Recorded information ▸
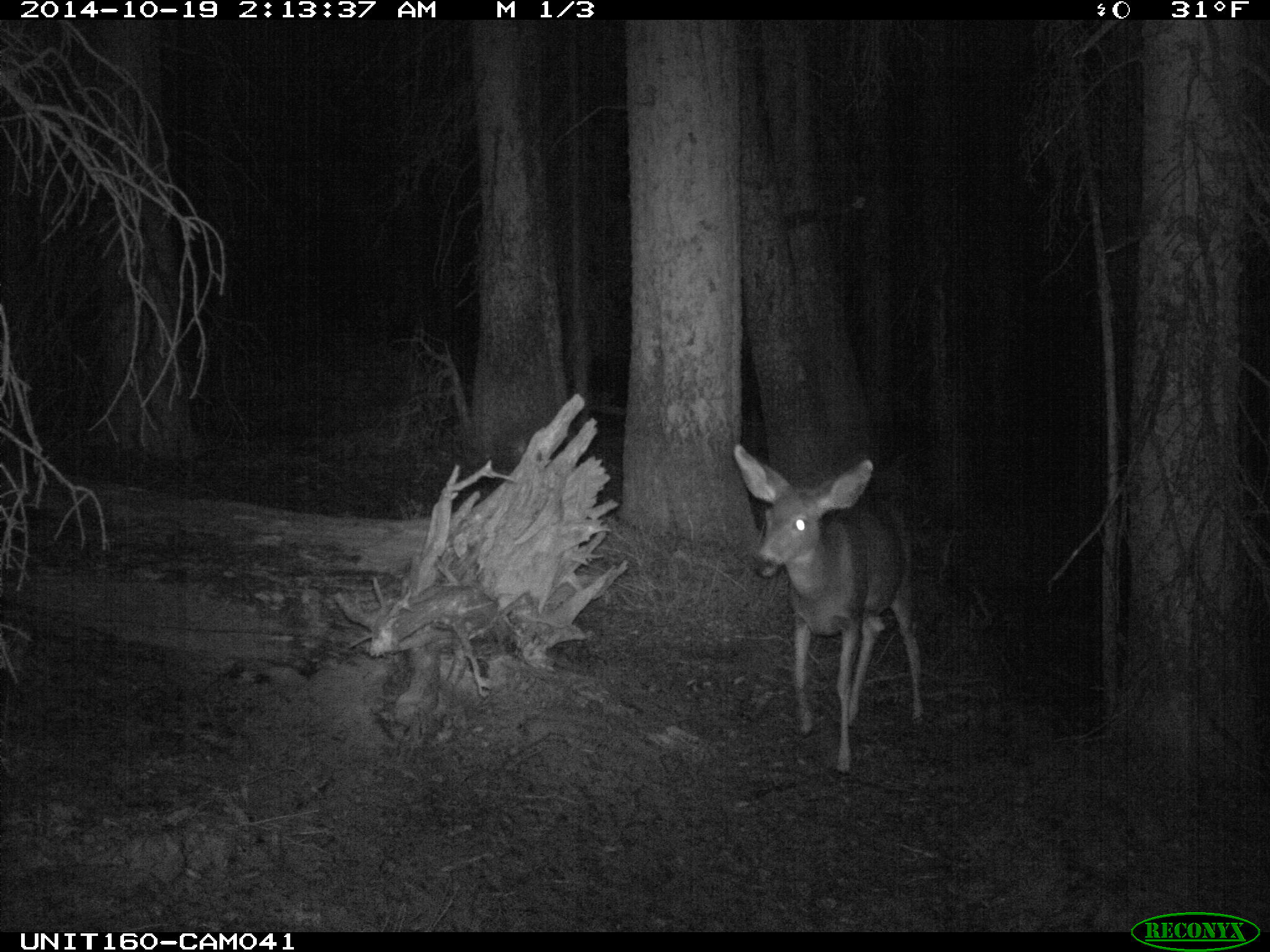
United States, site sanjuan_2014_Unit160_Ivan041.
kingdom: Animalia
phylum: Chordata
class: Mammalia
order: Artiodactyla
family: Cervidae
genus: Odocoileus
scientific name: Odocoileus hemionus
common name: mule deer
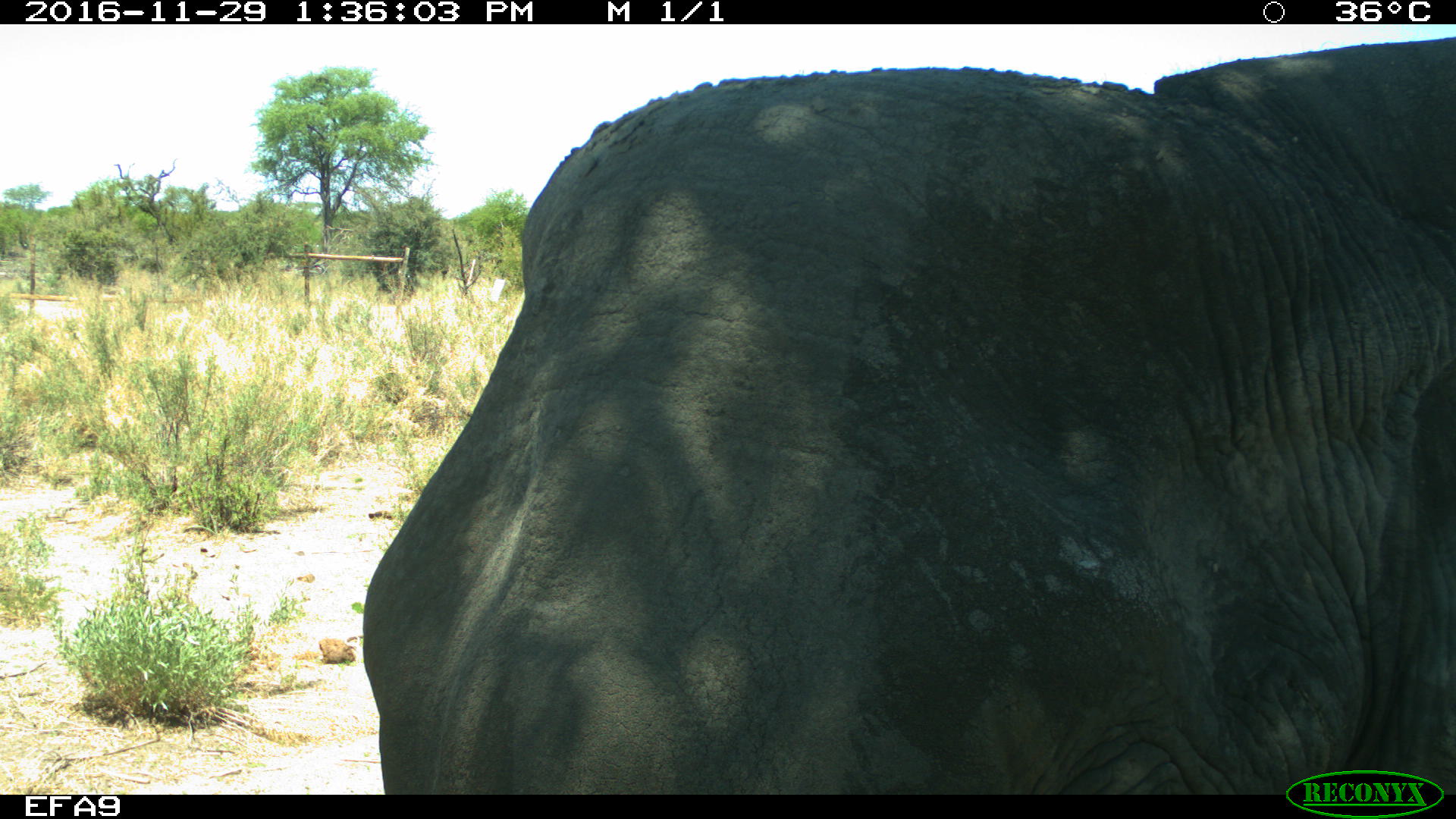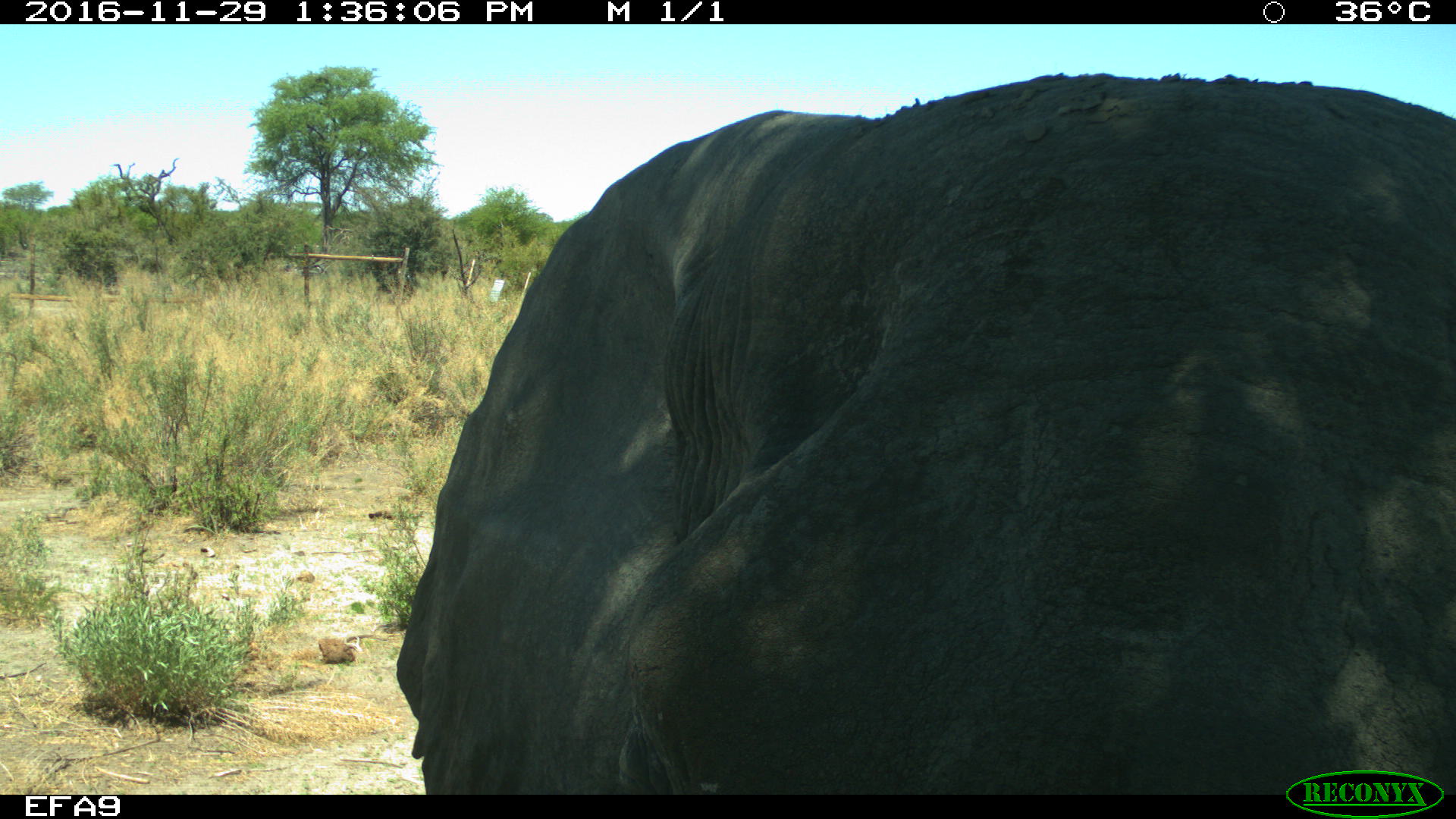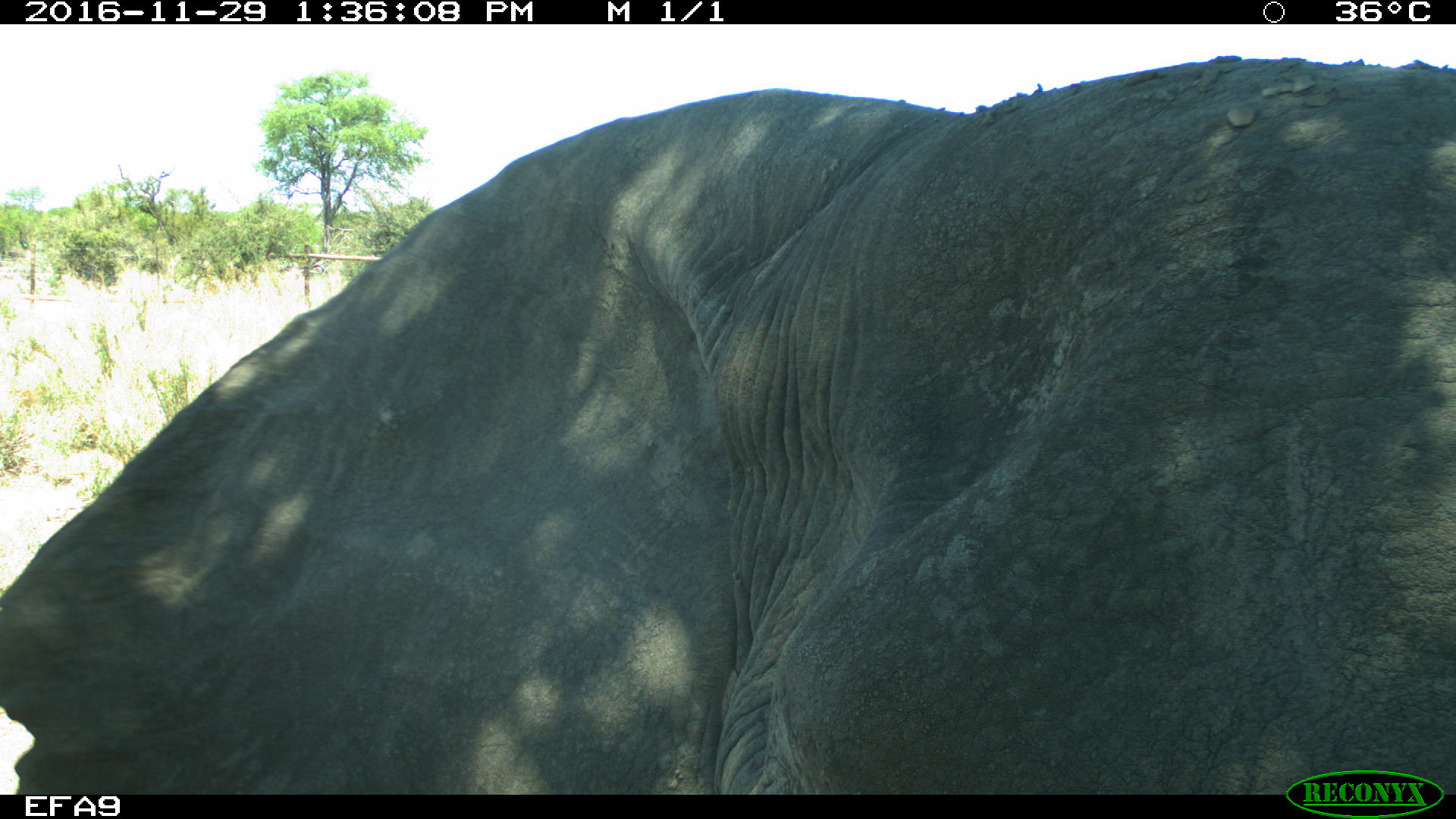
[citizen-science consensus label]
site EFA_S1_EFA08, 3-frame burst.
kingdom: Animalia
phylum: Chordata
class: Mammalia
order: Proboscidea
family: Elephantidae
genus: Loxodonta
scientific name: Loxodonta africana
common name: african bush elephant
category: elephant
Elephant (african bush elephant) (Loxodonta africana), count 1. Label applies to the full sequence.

--

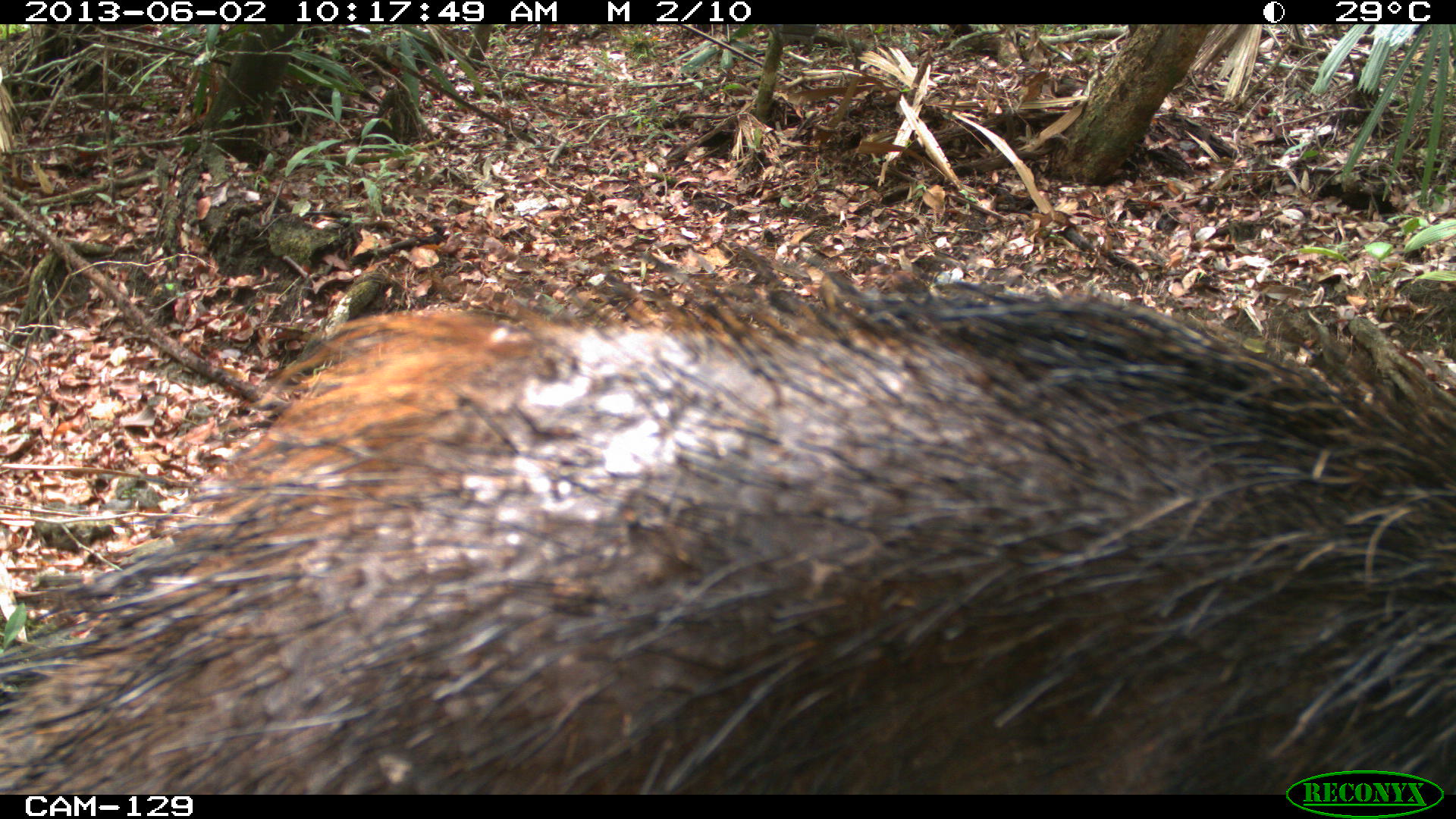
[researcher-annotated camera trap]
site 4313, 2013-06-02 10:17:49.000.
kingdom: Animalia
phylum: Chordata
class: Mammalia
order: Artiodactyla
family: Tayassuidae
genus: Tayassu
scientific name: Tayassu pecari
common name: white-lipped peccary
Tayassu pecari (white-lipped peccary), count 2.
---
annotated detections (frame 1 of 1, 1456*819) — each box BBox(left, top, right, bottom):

--

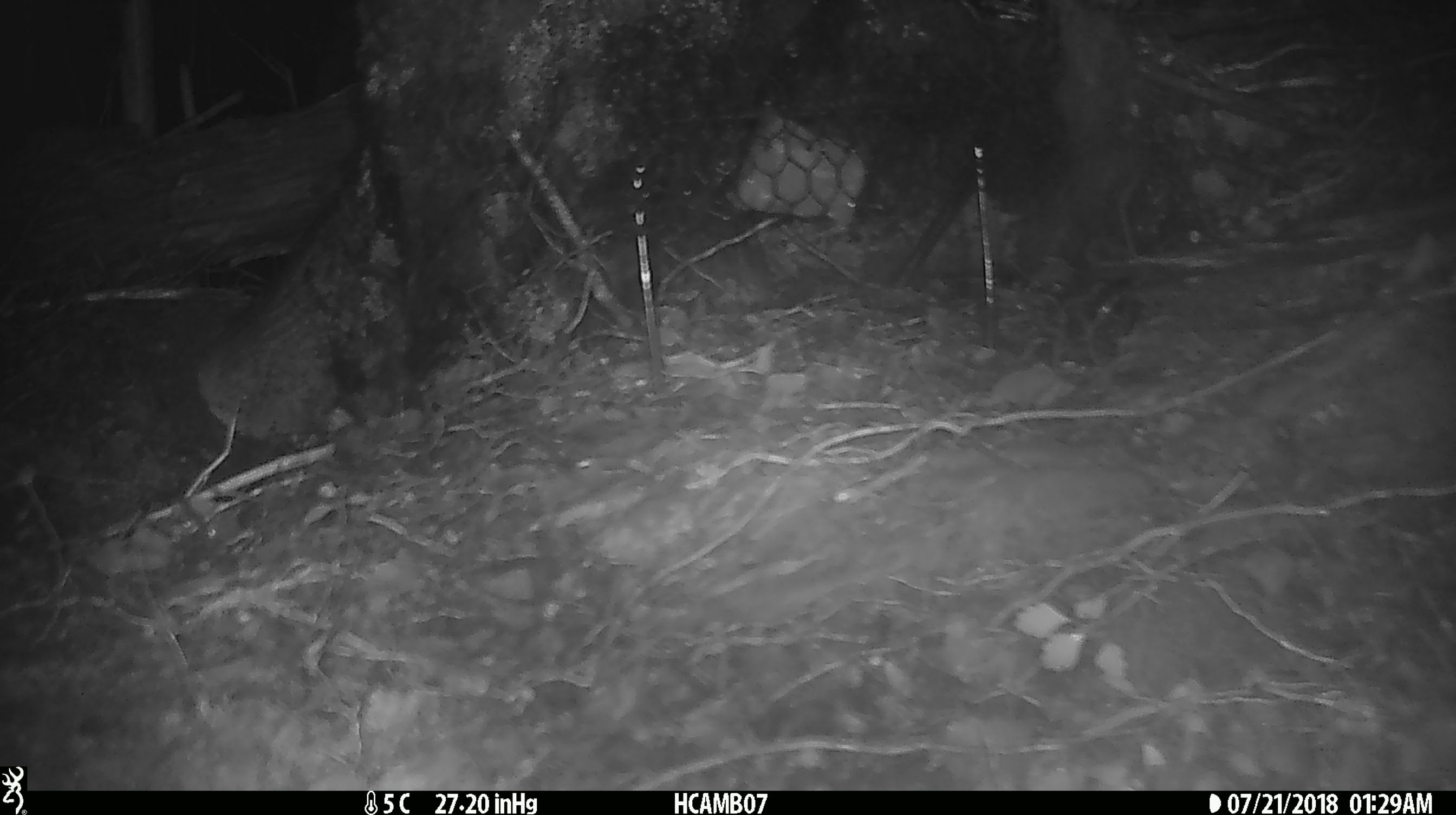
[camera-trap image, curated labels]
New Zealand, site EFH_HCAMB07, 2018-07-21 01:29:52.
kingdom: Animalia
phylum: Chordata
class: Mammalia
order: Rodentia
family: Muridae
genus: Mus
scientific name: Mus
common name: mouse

What you will do ▸
In the records above, how many lines include "site"? Give that number and nothing more.

Response to this task ▸
4